Text Diff Checker
Compare two texts side-by-side.
Overview
Compare two pieces of text side by side and see exactly what changed. Additions are highlighted in green, deletions in red, and unchanged context is shown in muted text. The view can switch between unified (one column with markers) and split (two columns) layouts.

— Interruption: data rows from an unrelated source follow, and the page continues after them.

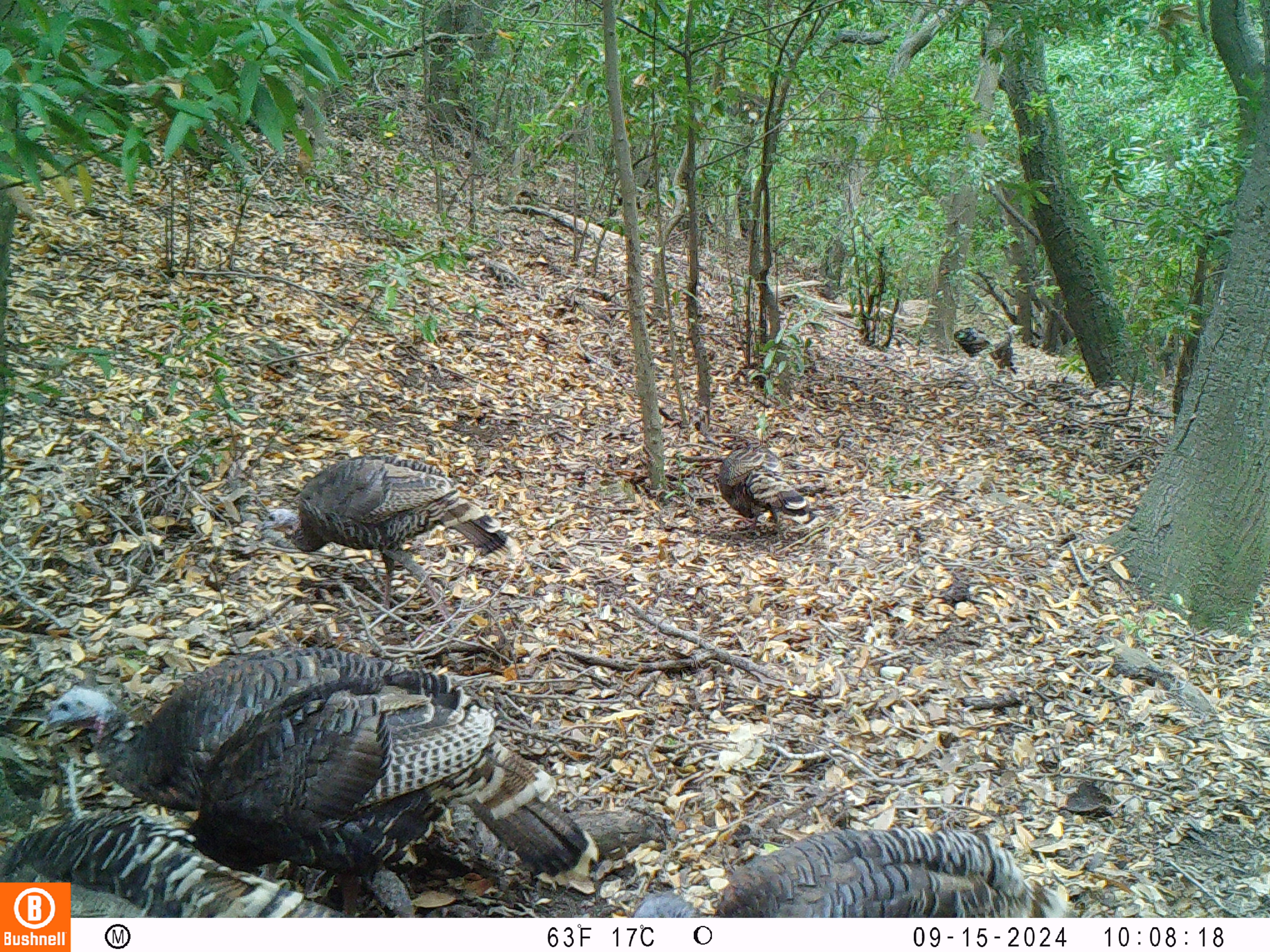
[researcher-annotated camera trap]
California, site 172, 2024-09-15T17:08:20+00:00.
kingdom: Animalia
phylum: Chordata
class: Aves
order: Galliformes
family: Phasianidae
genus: Meleagris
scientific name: Meleagris gallopavo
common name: turkey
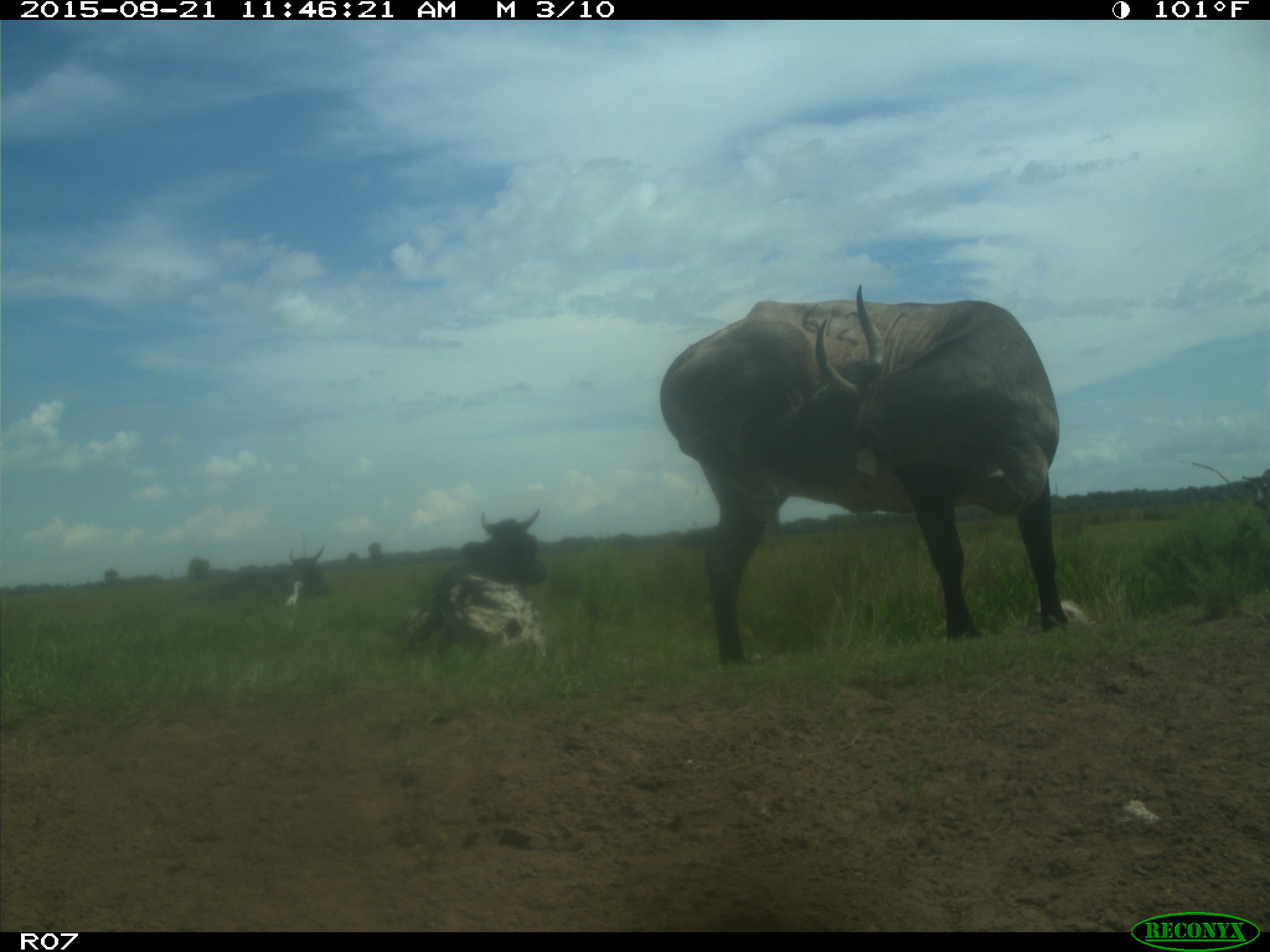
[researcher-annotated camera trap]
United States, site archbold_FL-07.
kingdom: Animalia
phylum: Chordata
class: Mammalia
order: Artiodactyla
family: Bovidae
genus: Bos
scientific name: Bos taurus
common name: domestic cow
Bos taurus (domestic cow).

Developers reviewing pull requests outside of git, technical writers reconciling two drafts, editors checking copy edits, contract reviewers tracking line-by-line redlines, and anyone proofreading the difference between two versions of a paragraph all reach for a text diff. It's faster and clearer than reading both files end to end.
How it works
Under the hood, a text diff runs a longest-common-subsequence (LCS) algorithm over the lines (or characters, or words) of both inputs. The LCS represents the unchanged portion; everything not in the LCS is either added (present only in the right side) or deleted (present only in the left). Different tools tune the granularity — character, word, or line diffs each highlight different kinds of change.

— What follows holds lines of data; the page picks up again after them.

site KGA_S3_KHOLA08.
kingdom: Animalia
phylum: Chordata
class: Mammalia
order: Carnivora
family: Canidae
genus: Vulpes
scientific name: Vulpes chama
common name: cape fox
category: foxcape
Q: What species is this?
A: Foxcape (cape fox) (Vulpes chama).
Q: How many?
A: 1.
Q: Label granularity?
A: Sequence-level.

Most diffs use Myers' 1986 algorithm or a variant like patience diff for cleaner-looking results on code.
Examples
Left: Right:
The quick brown fox The slow brown fox
jumps over the lazy jumps over the sleeping
dog. dog.
Diff (unified):
The -quick +slow brown fox
jumps over the -lazy +sleeping
dog.
FAQ
Word diff or line diff — which should I use?
Use line diff for code, configuration files, and structured data. Use word diff for prose where small wording changes matter more than line boundaries.
Does it ignore whitespace?
Most modes offer an "ignore whitespace" toggle. Useful for code reviews where indentation changed without semantic effect.
Can I diff three versions at once?
Two-way diff compares two inputs. For three-way comparisons against a common ancestor, use the Text 3-Way Merge tool.